The more technical complaints were about control, not raw wow factor:
- HalimAlrasihi's first comparison said Omni Flash was faster and improved on image and audio quality, but still trailed Seedance 2 Fast on consistency.
- DavidmComfort's storyboard comparison said Omni followed storyboards less faithfully and lost the intended style.
- BLVCKLIGHTai's complex prompt test said Omni omitted parts of a dense shot-by-shot prompt that Seedance handled better.
- HalimAlrasihi's follow-up said multiple references in one video made consistency worse.
That leaves a pretty specific early picture: Omni looks strongest when the ask is "transform this clip" or "keep this character, change the world," and weaker when the ask is "obey this dense production spec exactly."

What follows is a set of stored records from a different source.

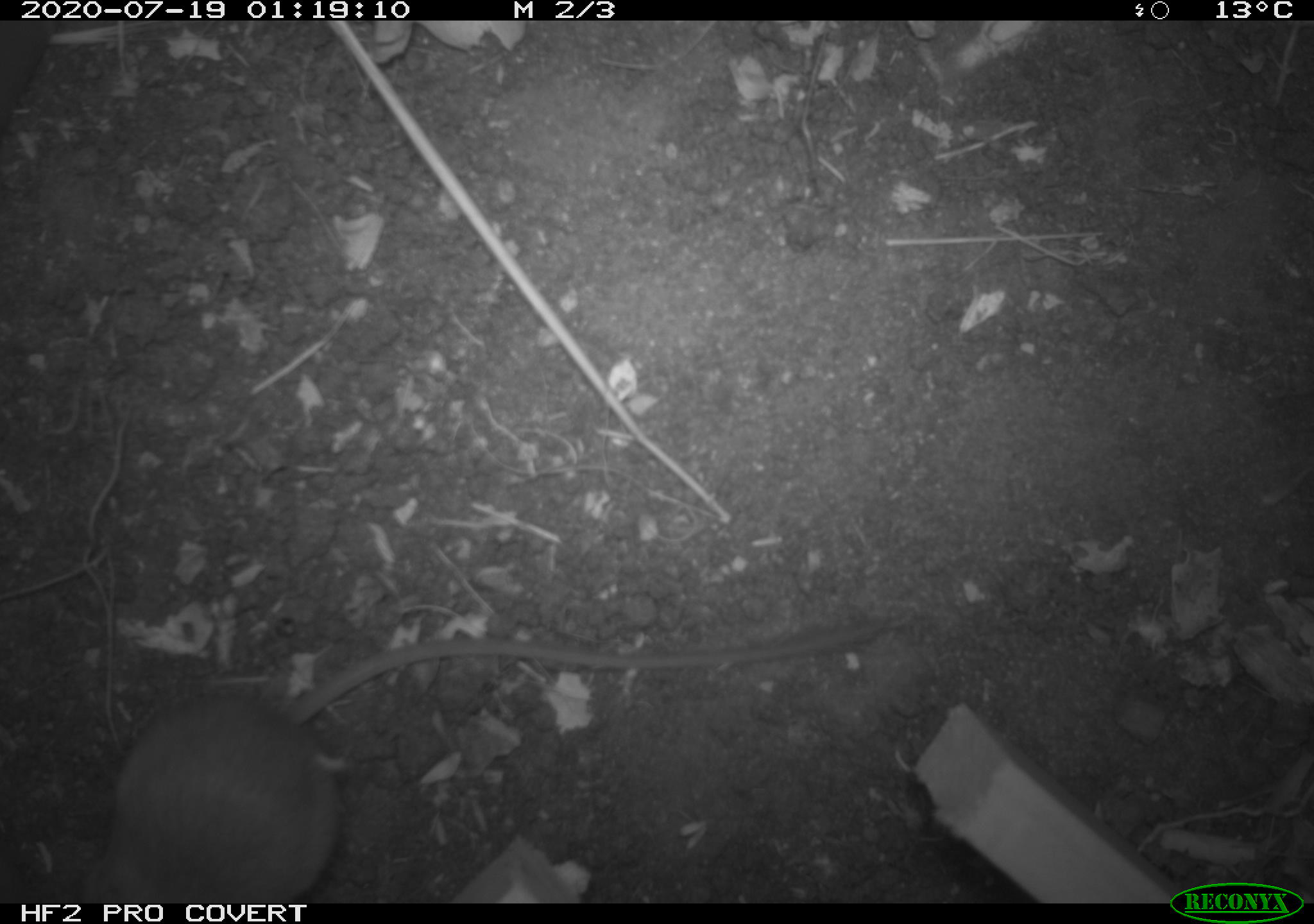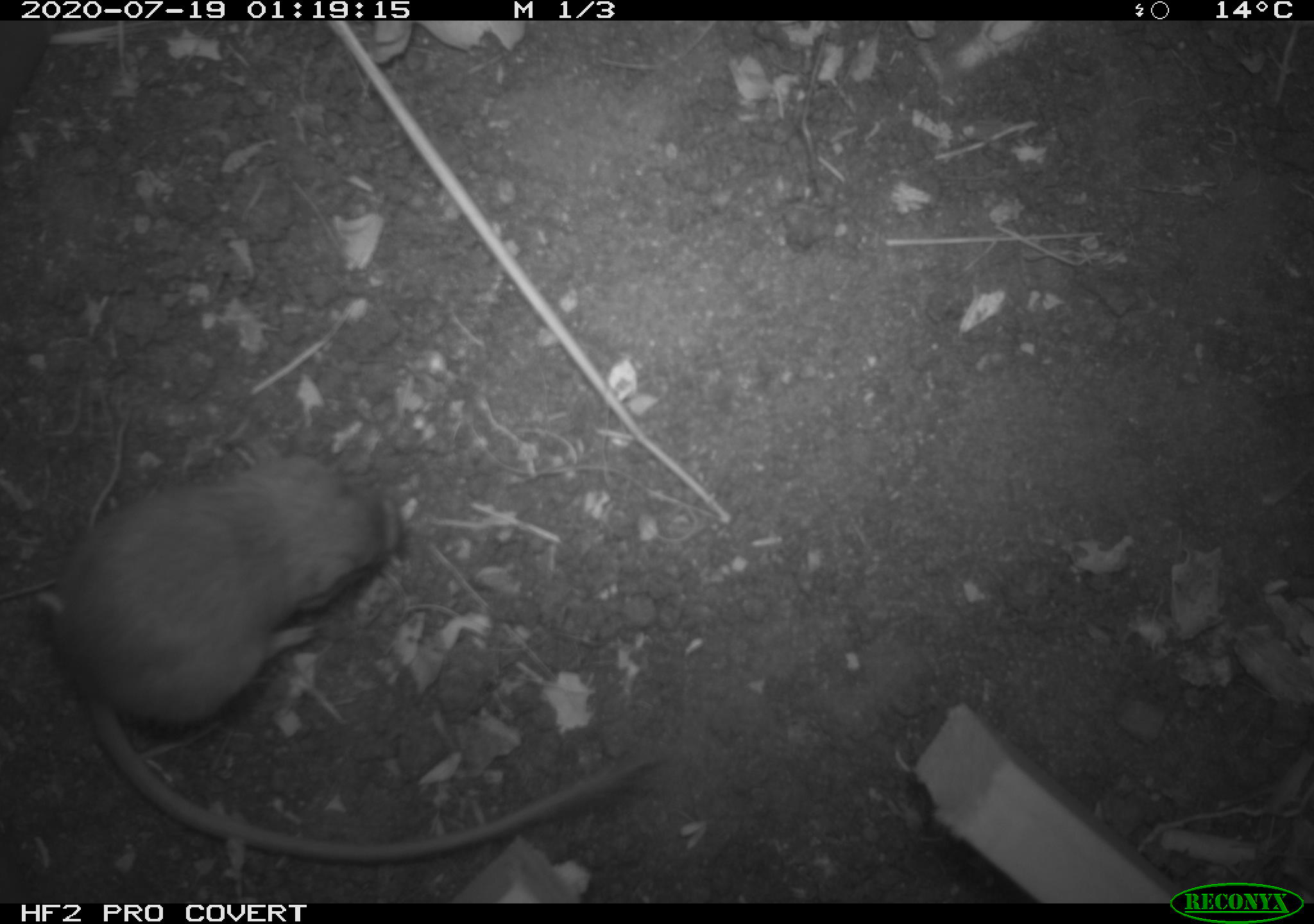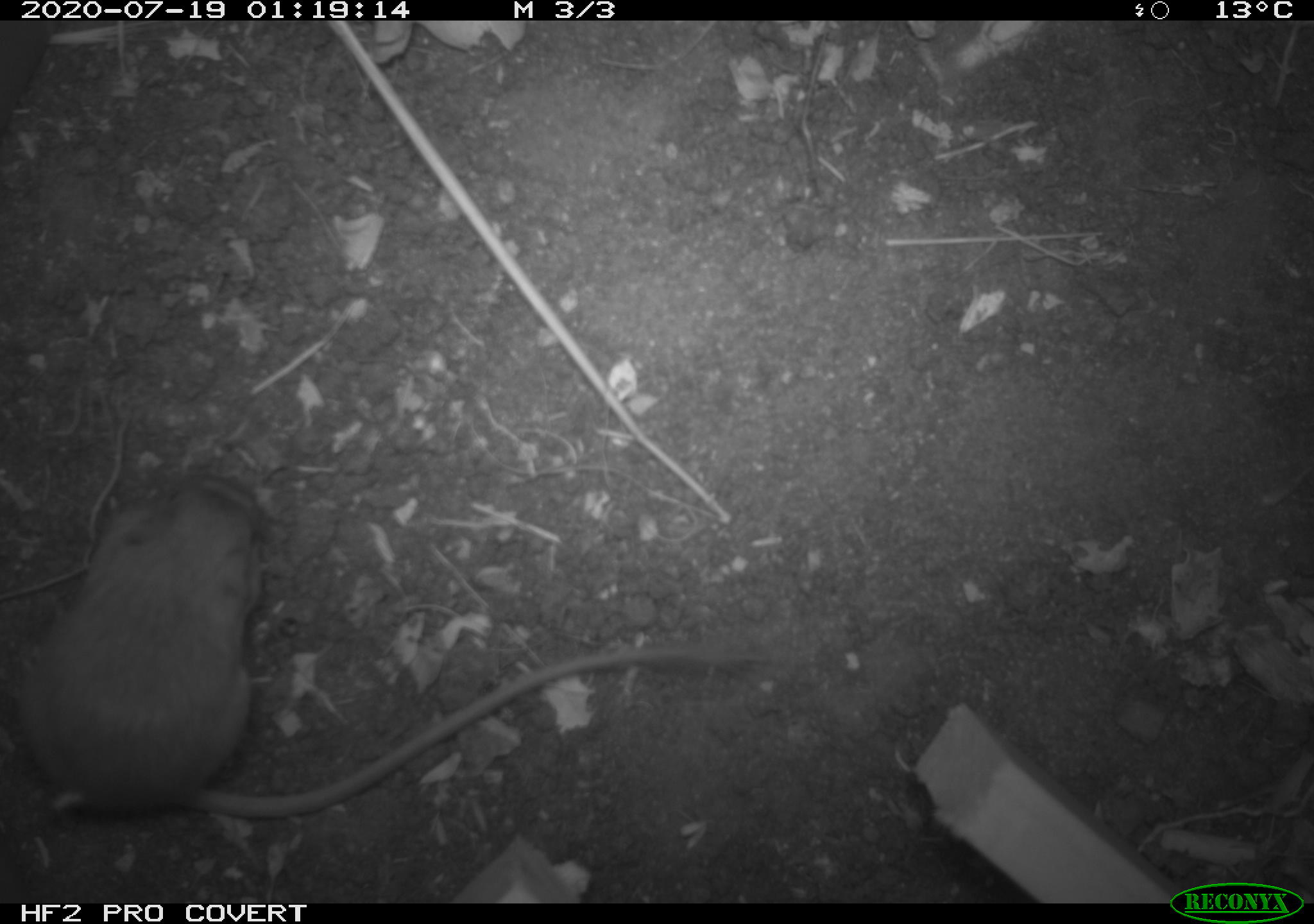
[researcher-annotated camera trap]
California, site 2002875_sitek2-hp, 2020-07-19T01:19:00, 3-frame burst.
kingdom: Animalia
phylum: Chordata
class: Mammalia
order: Rodentia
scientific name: Rodentia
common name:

The creator playbook already has a shape
The most interesting part is how quickly creators converged on reusable patterns. minchoi's roundup condensed the first day into a ten-item list, and venturetwins' feature thread mapped five hands-on behaviors that lined up closely with the official product framing.
Across those posts, the repeatable workflow menu already looks like this:
- Avatar from one selfie video, per minchoi's avatar example.
- Remove objects from live-action footage, per minchoi's remove-objects example.
- Add props or effects, like fireworks, per minchoi's fireworks example.
- Replace a character or shift scene mood, per minchoi's character-replace example.
- Change camera angle, per minchoi's angle-change post.
- Zoom from artwork into impossible macro worlds, per minchoi's Mona Lisa example.
- Generate explainers or short concept pieces from a single prompt, as in chrisfirst's explainer-video post.
- Push rapid visual transitions in POV footage, per egeberkina's biking-video test.
Flow is also starting to look like the real product wrapper around those behaviors. GoogleDeepMind's Flow update tied Omni to batch editing and improved character consistency, tranmautritam's post showed people using Flow to vibe-code custom creative tools, and bennash's avatar note added a practical caveat that fast avatar generations already consume credits.